What you have to do:
Reproduce the following material verbatim, in its entirety.
#### Exercise inputs ####
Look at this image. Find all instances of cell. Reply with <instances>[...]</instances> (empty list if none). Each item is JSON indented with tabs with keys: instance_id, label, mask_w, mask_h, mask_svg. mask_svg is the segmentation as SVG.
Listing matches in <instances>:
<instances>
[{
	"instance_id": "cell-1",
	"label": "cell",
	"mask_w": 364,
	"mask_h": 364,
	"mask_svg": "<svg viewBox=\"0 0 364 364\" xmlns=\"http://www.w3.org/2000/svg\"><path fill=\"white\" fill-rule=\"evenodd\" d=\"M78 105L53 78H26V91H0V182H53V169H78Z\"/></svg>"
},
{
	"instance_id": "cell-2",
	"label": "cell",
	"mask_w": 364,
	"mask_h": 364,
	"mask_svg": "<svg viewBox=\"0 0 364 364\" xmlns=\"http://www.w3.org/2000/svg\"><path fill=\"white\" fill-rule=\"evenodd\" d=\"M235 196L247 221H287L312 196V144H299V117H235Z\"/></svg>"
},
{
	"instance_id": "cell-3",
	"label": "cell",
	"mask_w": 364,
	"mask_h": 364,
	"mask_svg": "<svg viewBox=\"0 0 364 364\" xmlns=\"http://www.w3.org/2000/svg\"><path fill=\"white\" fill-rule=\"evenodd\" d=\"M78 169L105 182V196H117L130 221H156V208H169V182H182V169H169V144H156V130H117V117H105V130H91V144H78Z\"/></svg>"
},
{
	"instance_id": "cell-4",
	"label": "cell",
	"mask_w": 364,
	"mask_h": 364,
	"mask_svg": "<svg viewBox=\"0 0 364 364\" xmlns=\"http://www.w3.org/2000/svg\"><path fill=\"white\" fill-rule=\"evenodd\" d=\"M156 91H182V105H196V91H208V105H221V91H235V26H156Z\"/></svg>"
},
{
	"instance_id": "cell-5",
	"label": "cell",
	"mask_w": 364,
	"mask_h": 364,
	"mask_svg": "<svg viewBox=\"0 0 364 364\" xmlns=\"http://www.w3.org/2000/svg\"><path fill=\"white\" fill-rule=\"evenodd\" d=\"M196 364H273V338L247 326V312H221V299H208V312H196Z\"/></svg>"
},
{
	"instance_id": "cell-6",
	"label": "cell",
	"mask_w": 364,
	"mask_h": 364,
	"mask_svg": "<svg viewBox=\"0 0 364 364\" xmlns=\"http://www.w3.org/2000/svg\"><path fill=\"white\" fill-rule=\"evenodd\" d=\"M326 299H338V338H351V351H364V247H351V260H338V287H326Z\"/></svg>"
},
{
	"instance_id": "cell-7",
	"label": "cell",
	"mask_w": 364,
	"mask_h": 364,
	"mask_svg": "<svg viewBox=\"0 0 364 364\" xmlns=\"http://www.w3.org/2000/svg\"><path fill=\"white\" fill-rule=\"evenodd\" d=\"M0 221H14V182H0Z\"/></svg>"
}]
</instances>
####
Correct output:
Look at this image. Find all instances of cell. Reply with <instances>[...]</instances> (empty list if none). Each item is JSON indented with tabs with keys: instance_id, label, mask_w, mask_h, mask_svg. mask_svg is the segmentation as SVG.
Listing matches in <instances>:
<instances>
[{
	"instance_id": "cell-1",
	"label": "cell",
	"mask_w": 364,
	"mask_h": 364,
	"mask_svg": "<svg viewBox=\"0 0 364 364\" xmlns=\"http://www.w3.org/2000/svg\"><path fill=\"white\" fill-rule=\"evenodd\" d=\"M78 105L53 78H26V91H0V182H53V169H78Z\"/></svg>"
},
{
	"instance_id": "cell-2",
	"label": "cell",
	"mask_w": 364,
	"mask_h": 364,
	"mask_svg": "<svg viewBox=\"0 0 364 364\" xmlns=\"http://www.w3.org/2000/svg\"><path fill=\"white\" fill-rule=\"evenodd\" d=\"M235 196L247 221H287L312 196V144H299V117H235Z\"/></svg>"
},
{
	"instance_id": "cell-3",
	"label": "cell",
	"mask_w": 364,
	"mask_h": 364,
	"mask_svg": "<svg viewBox=\"0 0 364 364\" xmlns=\"http://www.w3.org/2000/svg\"><path fill=\"white\" fill-rule=\"evenodd\" d=\"M78 169L105 182V196H117L130 221H156V208H169V182H182V169H169V144H156V130H117V117H105V130H91V144H78Z\"/></svg>"
},
{
	"instance_id": "cell-4",
	"label": "cell",
	"mask_w": 364,
	"mask_h": 364,
	"mask_svg": "<svg viewBox=\"0 0 364 364\" xmlns=\"http://www.w3.org/2000/svg\"><path fill=\"white\" fill-rule=\"evenodd\" d=\"M156 91H182V105H196V91H208V105H221V91H235V26H156Z\"/></svg>"
},
{
	"instance_id": "cell-5",
	"label": "cell",
	"mask_w": 364,
	"mask_h": 364,
	"mask_svg": "<svg viewBox=\"0 0 364 364\" xmlns=\"http://www.w3.org/2000/svg\"><path fill=\"white\" fill-rule=\"evenodd\" d=\"M196 364H273V338L247 326V312H221V299H208V312H196Z\"/></svg>"
},
{
	"instance_id": "cell-6",
	"label": "cell",
	"mask_w": 364,
	"mask_h": 364,
	"mask_svg": "<svg viewBox=\"0 0 364 364\" xmlns=\"http://www.w3.org/2000/svg\"><path fill=\"white\" fill-rule=\"evenodd\" d=\"M326 299H338V338H351V351H364V247H351V260H338V287H326Z\"/></svg>"
},
{
	"instance_id": "cell-7",
	"label": "cell",
	"mask_w": 364,
	"mask_h": 364,
	"mask_svg": "<svg viewBox=\"0 0 364 364\" xmlns=\"http://www.w3.org/2000/svg\"><path fill=\"white\" fill-rule=\"evenodd\" d=\"M0 221H14V182H0Z\"/></svg>"
}]
</instances>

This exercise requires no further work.